▸ Recorded data:
⟨

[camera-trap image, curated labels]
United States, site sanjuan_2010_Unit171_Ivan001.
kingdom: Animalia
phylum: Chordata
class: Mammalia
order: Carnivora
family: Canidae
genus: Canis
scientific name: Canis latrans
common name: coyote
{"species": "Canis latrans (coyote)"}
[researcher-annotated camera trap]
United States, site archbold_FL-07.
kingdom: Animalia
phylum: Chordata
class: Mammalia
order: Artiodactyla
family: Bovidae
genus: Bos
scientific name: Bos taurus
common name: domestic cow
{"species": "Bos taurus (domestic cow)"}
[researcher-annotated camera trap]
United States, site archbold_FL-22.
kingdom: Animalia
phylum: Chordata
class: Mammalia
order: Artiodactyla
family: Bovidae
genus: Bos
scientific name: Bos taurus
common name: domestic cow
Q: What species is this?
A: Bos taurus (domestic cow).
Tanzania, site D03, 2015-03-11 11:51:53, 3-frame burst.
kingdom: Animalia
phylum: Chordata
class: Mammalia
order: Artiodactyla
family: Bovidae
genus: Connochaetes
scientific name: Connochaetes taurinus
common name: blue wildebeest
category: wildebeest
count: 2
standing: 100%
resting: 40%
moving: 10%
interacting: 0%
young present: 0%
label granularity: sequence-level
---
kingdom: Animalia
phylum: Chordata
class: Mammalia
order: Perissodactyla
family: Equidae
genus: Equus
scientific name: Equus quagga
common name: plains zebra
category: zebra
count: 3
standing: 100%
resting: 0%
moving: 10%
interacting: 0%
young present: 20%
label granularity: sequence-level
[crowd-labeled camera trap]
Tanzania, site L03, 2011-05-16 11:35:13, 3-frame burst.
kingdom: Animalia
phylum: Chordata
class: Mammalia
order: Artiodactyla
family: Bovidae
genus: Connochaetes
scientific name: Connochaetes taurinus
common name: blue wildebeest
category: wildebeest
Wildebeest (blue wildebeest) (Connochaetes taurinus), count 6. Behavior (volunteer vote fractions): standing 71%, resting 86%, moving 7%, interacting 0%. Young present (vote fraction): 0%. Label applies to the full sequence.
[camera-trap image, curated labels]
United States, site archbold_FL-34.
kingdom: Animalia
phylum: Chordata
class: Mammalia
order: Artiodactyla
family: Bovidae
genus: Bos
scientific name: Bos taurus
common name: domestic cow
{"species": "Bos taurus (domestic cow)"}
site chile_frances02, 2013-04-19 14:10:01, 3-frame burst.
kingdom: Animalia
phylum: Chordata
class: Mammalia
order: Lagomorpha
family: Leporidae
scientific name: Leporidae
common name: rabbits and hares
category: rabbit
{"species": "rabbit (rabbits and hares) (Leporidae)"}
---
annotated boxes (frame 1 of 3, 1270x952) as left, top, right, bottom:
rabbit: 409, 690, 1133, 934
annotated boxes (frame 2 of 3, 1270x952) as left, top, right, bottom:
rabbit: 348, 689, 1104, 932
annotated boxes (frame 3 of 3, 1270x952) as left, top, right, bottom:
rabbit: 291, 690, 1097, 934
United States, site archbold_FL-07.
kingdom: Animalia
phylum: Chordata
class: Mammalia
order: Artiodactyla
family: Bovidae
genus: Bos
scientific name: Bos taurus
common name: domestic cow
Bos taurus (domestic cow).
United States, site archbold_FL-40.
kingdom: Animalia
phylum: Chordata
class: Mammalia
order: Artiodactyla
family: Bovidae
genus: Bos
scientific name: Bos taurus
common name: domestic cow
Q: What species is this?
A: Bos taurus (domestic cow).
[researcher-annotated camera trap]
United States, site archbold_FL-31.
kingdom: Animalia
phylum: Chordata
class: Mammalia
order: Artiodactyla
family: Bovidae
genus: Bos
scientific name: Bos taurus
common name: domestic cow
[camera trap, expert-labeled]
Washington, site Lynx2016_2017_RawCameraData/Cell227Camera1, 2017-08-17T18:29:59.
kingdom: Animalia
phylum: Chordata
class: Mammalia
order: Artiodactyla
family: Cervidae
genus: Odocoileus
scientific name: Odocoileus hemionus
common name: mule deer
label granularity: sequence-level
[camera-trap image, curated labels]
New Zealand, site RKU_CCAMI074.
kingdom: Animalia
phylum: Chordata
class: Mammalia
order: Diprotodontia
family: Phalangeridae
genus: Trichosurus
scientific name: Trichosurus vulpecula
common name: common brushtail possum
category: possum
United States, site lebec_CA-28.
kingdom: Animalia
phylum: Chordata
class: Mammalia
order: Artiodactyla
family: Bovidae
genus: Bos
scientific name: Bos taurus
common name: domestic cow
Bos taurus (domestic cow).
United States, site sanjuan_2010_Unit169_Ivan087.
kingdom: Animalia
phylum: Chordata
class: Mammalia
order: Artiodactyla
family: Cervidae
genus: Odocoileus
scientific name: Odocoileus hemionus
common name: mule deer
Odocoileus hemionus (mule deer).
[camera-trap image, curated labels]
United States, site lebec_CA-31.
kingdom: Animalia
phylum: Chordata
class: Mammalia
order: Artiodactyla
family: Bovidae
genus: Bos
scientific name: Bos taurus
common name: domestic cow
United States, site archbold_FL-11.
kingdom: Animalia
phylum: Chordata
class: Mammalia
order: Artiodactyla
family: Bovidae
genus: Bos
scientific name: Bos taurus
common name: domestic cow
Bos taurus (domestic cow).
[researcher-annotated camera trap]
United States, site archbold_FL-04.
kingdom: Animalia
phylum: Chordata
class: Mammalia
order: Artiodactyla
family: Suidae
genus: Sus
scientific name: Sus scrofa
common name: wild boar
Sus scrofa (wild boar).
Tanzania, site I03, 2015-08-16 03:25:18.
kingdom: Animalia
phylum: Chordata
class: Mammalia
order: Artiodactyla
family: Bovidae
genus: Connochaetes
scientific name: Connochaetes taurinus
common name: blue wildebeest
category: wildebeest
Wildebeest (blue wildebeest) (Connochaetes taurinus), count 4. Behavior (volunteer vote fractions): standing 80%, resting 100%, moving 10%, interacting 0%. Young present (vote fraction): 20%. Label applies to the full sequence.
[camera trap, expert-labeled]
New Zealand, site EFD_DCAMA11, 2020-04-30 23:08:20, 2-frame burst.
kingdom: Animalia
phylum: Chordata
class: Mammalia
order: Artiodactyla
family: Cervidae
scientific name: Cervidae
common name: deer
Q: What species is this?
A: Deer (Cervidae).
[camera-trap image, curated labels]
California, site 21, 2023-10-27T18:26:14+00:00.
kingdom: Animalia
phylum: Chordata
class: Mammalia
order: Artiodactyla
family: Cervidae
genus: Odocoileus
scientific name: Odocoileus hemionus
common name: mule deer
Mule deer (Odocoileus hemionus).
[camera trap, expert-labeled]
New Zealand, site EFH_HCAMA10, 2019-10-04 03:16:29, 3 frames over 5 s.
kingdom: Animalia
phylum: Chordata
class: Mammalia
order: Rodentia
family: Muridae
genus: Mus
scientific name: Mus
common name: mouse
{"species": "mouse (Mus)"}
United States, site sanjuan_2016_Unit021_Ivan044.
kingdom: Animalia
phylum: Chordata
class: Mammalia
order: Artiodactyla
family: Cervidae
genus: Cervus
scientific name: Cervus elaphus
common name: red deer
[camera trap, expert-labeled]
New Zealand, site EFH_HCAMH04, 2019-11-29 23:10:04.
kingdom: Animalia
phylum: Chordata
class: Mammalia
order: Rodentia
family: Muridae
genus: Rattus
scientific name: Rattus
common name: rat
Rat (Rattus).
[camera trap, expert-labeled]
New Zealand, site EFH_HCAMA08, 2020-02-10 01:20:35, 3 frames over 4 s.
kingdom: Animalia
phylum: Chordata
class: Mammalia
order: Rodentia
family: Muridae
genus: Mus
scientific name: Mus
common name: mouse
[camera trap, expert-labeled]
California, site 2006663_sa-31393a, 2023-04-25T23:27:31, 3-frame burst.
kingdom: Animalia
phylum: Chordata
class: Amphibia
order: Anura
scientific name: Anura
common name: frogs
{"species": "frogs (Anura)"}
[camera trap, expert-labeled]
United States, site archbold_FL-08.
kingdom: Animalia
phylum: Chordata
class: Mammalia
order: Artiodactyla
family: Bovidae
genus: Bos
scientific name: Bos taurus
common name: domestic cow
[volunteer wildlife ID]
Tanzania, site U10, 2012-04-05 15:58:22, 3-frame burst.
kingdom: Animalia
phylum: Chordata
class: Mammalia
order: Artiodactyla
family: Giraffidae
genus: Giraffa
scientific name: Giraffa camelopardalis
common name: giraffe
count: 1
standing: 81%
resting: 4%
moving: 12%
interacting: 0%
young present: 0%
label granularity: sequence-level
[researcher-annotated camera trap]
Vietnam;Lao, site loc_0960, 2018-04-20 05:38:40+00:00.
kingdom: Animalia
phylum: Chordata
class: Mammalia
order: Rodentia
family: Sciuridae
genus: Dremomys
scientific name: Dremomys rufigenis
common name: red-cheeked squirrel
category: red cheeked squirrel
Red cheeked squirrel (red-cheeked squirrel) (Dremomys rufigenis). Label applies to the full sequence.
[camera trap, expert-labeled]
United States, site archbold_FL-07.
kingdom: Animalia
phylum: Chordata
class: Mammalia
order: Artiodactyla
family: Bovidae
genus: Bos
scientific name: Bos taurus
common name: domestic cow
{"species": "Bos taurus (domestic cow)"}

⟩

▸ Problem to solve:
Whenever a line above includes "over", copy it in full.

▸ Written solution:
New Zealand, site EFH_HCAMA10, 2019-10-04 03:16:29, 3 frames over 5 s.
New Zealand, site EFH_HCAMA08, 2020-02-10 01:20:35, 3 frames over 4 s.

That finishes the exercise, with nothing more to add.